09 Sep 16 by member: mskestrela
Keep on keeping on Jocko!  
09 Sep 16 by member: Mazchap
Just reading what you wrote here and your reply to your last journal. I totally empathise with what you're saying. Here's a suggestion, though. How about you set yourself an upper weight limit, over which you would have a rule that you cannot go?
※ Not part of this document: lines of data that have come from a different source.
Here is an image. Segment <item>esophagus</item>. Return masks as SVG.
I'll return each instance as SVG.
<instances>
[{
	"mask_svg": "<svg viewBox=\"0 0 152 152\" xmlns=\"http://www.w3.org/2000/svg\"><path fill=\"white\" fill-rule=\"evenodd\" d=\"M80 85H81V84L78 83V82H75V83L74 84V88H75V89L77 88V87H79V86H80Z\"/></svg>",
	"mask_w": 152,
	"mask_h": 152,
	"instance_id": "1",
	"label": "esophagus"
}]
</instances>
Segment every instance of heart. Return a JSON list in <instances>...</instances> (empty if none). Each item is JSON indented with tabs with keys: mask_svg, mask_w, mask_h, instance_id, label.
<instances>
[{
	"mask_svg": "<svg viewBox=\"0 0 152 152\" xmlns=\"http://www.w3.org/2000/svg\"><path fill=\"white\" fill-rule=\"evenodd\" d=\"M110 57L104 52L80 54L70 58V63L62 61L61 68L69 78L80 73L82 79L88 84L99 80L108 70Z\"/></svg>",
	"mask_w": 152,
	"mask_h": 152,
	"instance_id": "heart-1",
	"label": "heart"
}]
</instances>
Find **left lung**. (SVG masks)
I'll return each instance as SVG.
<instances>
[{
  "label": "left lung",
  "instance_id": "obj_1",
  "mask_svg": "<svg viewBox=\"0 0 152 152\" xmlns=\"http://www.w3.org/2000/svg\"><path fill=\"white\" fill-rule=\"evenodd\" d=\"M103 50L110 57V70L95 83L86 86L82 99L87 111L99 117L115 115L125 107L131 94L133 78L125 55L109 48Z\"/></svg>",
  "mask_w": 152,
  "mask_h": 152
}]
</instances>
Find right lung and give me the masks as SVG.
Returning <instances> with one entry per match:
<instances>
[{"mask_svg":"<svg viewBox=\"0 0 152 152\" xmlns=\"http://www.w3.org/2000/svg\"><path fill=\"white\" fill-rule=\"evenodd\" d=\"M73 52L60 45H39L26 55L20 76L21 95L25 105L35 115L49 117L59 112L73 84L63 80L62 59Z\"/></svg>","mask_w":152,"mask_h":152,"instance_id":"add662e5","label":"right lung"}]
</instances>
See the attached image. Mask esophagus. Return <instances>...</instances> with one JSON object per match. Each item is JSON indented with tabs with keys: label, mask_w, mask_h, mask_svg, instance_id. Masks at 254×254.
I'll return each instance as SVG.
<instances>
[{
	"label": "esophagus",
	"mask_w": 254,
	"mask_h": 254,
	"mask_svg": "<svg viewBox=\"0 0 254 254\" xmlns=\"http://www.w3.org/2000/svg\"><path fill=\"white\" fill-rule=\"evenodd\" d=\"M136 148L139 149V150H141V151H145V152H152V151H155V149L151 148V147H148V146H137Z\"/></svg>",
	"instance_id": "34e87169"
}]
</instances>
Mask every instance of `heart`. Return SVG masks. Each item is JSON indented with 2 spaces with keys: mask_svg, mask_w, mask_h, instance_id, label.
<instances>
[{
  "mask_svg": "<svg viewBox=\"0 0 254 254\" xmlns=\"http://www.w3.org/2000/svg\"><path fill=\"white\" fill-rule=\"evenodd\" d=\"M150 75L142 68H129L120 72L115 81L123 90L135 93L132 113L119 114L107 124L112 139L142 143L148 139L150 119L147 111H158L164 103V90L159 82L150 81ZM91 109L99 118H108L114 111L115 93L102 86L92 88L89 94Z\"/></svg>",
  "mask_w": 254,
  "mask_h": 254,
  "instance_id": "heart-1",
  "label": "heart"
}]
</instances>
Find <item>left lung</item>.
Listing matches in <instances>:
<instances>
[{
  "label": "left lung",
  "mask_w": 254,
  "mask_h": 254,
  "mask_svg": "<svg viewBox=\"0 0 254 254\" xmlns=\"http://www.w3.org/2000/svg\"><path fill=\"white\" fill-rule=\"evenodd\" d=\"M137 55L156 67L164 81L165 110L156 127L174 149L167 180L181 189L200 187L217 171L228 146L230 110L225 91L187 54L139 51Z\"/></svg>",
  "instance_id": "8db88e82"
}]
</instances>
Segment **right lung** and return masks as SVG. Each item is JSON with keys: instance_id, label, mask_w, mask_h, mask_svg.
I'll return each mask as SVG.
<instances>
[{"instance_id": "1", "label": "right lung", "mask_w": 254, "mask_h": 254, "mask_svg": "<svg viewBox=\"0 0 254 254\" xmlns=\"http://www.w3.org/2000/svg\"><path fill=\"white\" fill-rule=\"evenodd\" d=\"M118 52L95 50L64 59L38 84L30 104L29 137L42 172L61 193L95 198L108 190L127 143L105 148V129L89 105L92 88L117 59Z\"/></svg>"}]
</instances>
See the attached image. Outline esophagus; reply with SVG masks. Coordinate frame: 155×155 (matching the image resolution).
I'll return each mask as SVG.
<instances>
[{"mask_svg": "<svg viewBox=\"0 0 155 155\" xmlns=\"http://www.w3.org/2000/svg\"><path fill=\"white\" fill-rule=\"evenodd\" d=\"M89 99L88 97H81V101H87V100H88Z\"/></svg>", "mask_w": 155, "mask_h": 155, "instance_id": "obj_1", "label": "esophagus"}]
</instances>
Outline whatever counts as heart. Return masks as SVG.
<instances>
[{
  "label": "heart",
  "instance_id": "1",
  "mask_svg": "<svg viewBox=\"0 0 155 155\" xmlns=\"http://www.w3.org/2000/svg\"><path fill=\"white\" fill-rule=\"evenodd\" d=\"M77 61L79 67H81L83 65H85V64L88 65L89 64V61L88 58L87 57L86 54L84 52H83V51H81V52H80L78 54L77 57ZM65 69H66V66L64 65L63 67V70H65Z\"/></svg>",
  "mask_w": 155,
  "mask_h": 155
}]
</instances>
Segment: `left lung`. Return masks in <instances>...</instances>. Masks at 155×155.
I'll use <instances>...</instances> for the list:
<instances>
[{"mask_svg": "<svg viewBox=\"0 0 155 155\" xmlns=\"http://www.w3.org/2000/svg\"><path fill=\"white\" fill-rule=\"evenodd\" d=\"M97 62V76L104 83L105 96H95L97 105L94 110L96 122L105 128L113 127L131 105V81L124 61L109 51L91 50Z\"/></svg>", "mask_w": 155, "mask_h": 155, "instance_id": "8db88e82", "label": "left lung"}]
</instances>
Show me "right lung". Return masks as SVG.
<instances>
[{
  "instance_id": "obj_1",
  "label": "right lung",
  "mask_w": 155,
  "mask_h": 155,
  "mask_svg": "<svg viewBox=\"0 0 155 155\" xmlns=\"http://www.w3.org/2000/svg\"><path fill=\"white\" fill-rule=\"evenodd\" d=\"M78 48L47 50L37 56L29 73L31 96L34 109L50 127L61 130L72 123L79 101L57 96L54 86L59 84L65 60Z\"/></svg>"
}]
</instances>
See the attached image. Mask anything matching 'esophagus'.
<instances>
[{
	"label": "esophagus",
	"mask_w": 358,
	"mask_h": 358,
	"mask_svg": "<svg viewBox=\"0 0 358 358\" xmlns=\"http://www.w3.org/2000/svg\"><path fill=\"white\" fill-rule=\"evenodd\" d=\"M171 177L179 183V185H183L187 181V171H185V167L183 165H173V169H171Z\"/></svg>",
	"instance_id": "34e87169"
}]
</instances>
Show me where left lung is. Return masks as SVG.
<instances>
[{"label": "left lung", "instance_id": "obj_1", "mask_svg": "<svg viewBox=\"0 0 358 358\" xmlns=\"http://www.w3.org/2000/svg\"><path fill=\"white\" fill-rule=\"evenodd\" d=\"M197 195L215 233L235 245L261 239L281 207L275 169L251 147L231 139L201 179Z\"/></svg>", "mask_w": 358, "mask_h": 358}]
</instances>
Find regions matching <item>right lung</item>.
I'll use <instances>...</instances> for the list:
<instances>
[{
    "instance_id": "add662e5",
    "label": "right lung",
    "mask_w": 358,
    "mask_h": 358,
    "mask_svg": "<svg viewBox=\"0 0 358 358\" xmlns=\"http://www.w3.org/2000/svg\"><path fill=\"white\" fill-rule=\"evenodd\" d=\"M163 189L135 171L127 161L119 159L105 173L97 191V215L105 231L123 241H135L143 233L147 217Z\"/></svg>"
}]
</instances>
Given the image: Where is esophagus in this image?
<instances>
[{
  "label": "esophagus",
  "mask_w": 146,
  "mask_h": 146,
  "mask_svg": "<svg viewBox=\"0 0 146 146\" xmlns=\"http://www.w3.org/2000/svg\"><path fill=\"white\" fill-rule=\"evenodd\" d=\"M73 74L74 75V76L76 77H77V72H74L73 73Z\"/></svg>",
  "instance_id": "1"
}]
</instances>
And if you do go over, you make a deal with yourself that there will be no treats till you've gone down a few pounds. There really needs to be a ceiling, I think, or else we will tend to go back to our old ways. We might even deny that we are doing it! And weight will go up and up. I'm sure, like me, you don't want that. Besides which, Christmas will soon be upon us again, and we all know what that means (in my case at least half a stone of I'm not careful). 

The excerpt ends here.